People have various definition what they found plausible. Majority of researchers think path leading from bats through civets is plausible enough given the evidence.

As you said, Wuhan was only the first major population centre. First human patient or even first hundred patients could be from a small village that don't even have hospital nearby to have a hospitalisation and one or two elderly village dwellers dying because of "flu" wouldn't make anyone curious or cautious.

This virus could have evolved a lot in those first few patients because there selection pressure for improving human to human transmission was the strongest and there was a lot of low hanging fruit for the virus.

> Majority of researchers think path leading from bats through civets is plausible enough given the evidence.
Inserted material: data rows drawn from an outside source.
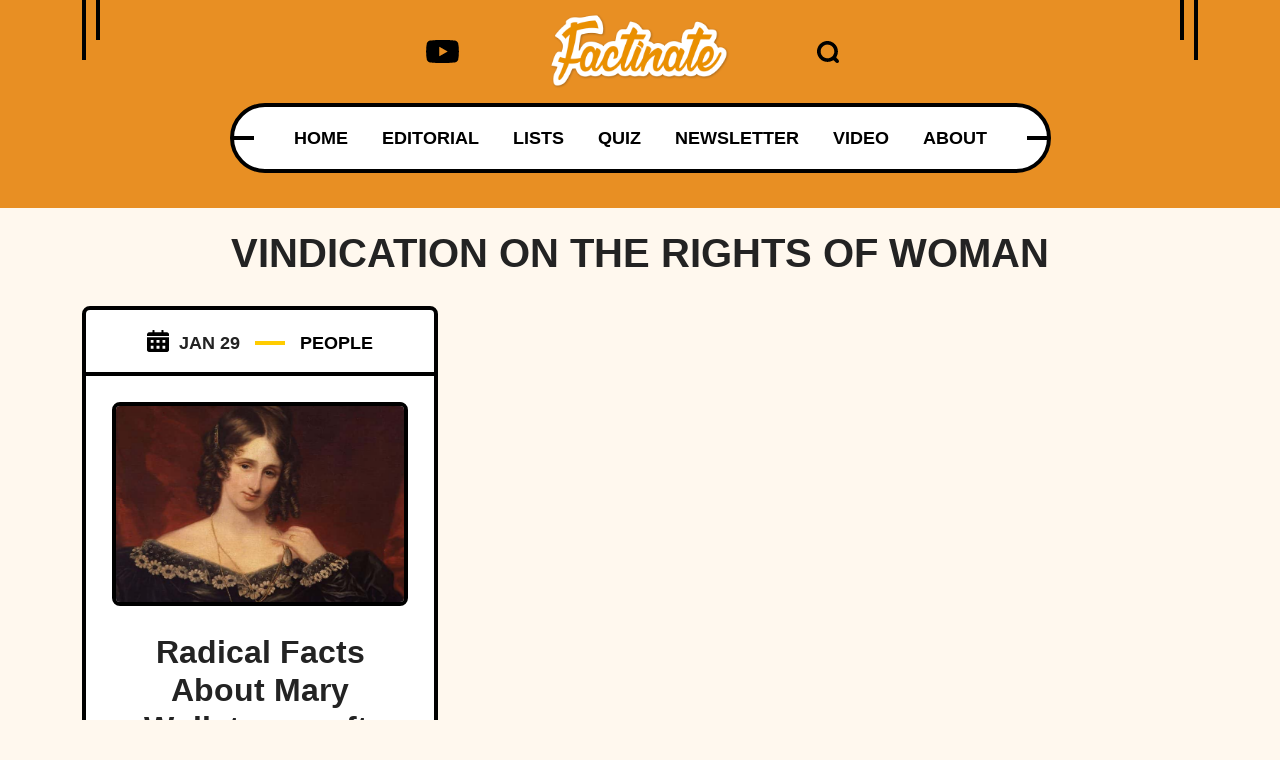

--- FILE ---
content_type: application/javascript; charset=utf-8
request_url: https://fundingchoicesmessages.google.com/f/AGSKWxU3LxMrNM_ztl0BMRodF0IZuHJWtNXICKr94Ly2yOYs42cSsoo02yjlShtvVMdtMfiLJ_YYw7OBoM-DC9ohNvmriEBIYifFm3HsvWiR3cdAhU6b4aHoErvetg2S5NZYrQ2RuaOzoAIkdEZaXRqyvMv4HL29_3K5VKxtaYGPetaxIbH7okxuzPiwSWob/_/ak-ads-/responsive_dfp_/randomad728x90nsfw./ad-maven-_bannerads_
body_size: -1290
content:
window['d07ac73a-738d-469c-b3e6-efb6ac2c9566'] = true;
Are you thinking of SARS-1 here? There's reasonably strong evidence that SARS-1 entered humans from bats via civet cats, since infected civet cats were found in the markets. For MERS we have very strong evidence of zoonosis, since many infected camels have been found and the phylogenetic tree shows evidence of repeated introductions.

No animals infected with SARS-CoV-2 have been found, except those infected by humans. Various researchers have proposed various natural zoonotic paths, but I don't think civets are a leading contender. It's hard to say what a majority of researchers believe, since most have stayed prudently quiet.
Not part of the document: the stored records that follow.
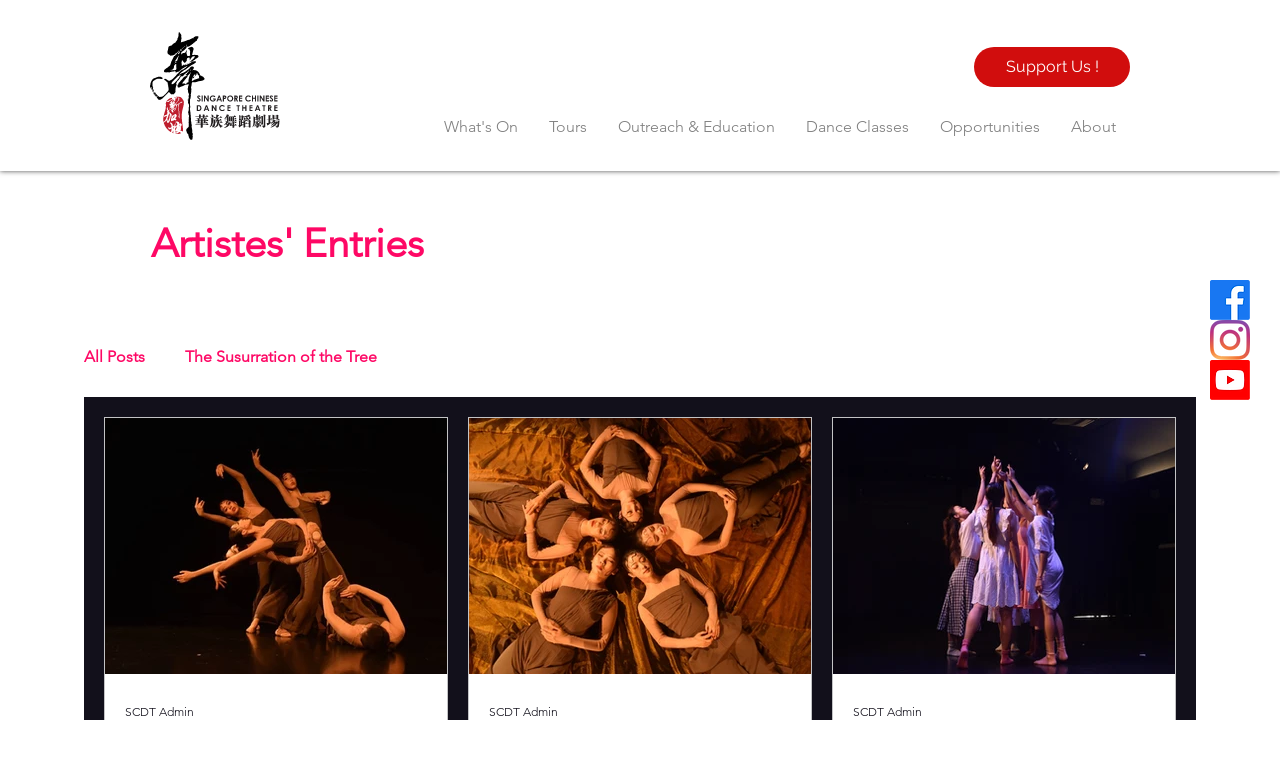

--- FILE ---
content_type: text/html; charset=utf-8
request_url: https://www.google.com/recaptcha/api2/aframe
body_size: 267
content:
<!DOCTYPE HTML><html><head><meta http-equiv="content-type" content="text/html; charset=UTF-8"></head><body><script nonce="_JCt-fhEq0RYzCl7K45lGg">/** Anti-fraud and anti-abuse applications only. See google.com/recaptcha */ try{var clients={'sodar':'https://pagead2.googlesyndication.com/pagead/sodar?'};window.addEventListener("message",function(a){try{if(a.source===window.parent){var b=JSON.parse(a.data);var c=clients[b['id']];if(c){var d=document.createElement('img');d.src=c+b['params']+'&rc='+(localStorage.getItem("rc::a")?sessionStorage.getItem("rc::b"):"");window.document.body.appendChild(d);sessionStorage.setItem("rc::e",parseInt(sessionStorage.getItem("rc::e")||0)+1);localStorage.setItem("rc::h",'1770017473547');}}}catch(b){}});window.parent.postMessage("_grecaptcha_ready", "*");}catch(b){}</script></body></html>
You are right I mixed up exotic species. I meant pangolins.

And as you say the path for this particular coronavirus is still debated:

https://www.frontiersin.org/files/Articles/717941/fpubh-09-7...

Pangolins were proposed very early in the pandemic, but have been pretty much abandoned. It eventually came to light that all the pangolin papers were based on the same one batch of smuggled pangolins. This makes it more likely that those pangolins were infected by a smuggler (in the same way that housecats or mink have been infected by people), and not the other way around:

https://www.biorxiv.org/content/10.1101/2020.07.07.184374v2

Nature eventually published an extensive correction to their pangolin paper:

https://www.nature.com/articles/s41586-020-2313-x#change-his...

Lately I've seen proposals that raccoon dogs were the intermediate host, or that bats directly infected humans. All of these are speculative, since no infected animal (except animals probably infected by humans) has been found. The absence of infected animals isn't proof of unnatural origin, but it's different from SARS-1 and MERS, despite a much greater effort to search.